Jesteś teraz weteranem tej drużyny, której mocną stroną jest obrona. Inter boryka się z problemami: jakiego rodzaju są to problemy?
- Rozmawialiśmy o tym wcześniej, jesteśmy świadomi, że wszyscy musimy się poprawić, nie tylko obrońcy, ponieważ wszyscy bronimy razem, patrzymy na to, co robimy, aby uniknąć popełniania błędów.
Z czym pozostawiło cię zwycięstwo w Udine? Czy poziom treningów został podniesiony?

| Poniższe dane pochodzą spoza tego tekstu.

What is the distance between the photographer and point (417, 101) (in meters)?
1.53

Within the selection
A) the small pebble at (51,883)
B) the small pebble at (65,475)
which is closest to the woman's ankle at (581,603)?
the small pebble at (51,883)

- Ponieśliśmy dotkliwą porażkę w derbach i wiedzieliśmy, że ważne jest natychmiastowe zwycięstwo na trudnym boisku, takim jak Udinese, które obecnie radzi sobie bardzo dobrze. Zrobiliśmy pozytywne rzeczy, ale są też rzeczy do poprawy, byliśmy zespołem.
Jak wytłumaczysz wzloty i upadki w tych meczach?
- Myślę, że to były różne mecze, na przykład z Monzą było inaczej niż z City. Zawodnicy Monzy zostali z tyłu, a my byliśmy powolni, a potem znaleźli bramkę z akcji. Z drugiej strony z City zagraliśmy inny mecz, w którym są przyzwyczajeni do posiadania piłki i myślę, że zagraliśmy bardzo dobrze.
Dla niektórych ten początek sezonu przypomina sezon sprzed dwóch lat, w którym Inter popełnił wiele błędów z przodu i nie mógł odblokować wyniku. Co o tym sądzisz?
- Musimy zostawić przeszłość tam, gdzie jest. To nowy sezon, w którym nasz start mógł być lepszy, ale sezon będzie długi i inny od pozostałych. Tylko pracując możemy się poprawić.
Czy to możliwe, że problemem w tym roku jest to, że chcecie narzucić swoją grę, a nie pozostać z tyłu?
- Myślę, że musimy spróbować narzucić się drużynom, które ustawiają wszystkich z tyłu i dobrze bronią, w takich sytuacjach musimy wykonać bardziej płynny manewr i dobrze się ustawić. Musimy pokazać, że się poprawiamy.
Jak zespół pracuje nad poprawą fazy defensywnej?
- W zeszłym roku straciliśmy niewiele bramek dzięki temu, że cały zespół bronił dobrze i robił to razem. Tak więc praca nas wszystkich musi być jeszcze bardziej intensywna.
Czy mentalnie przetrawiliście już zmianę formuły Ligi Mistrzów?
- To coś nowego i zdajemy sobie sprawę, że każdy mecz jest bardzo ważny i może być decydujący dla przejścia do rundy, podchodzimy do każdego meczu po kolei i myślimy tylko o najbliższym.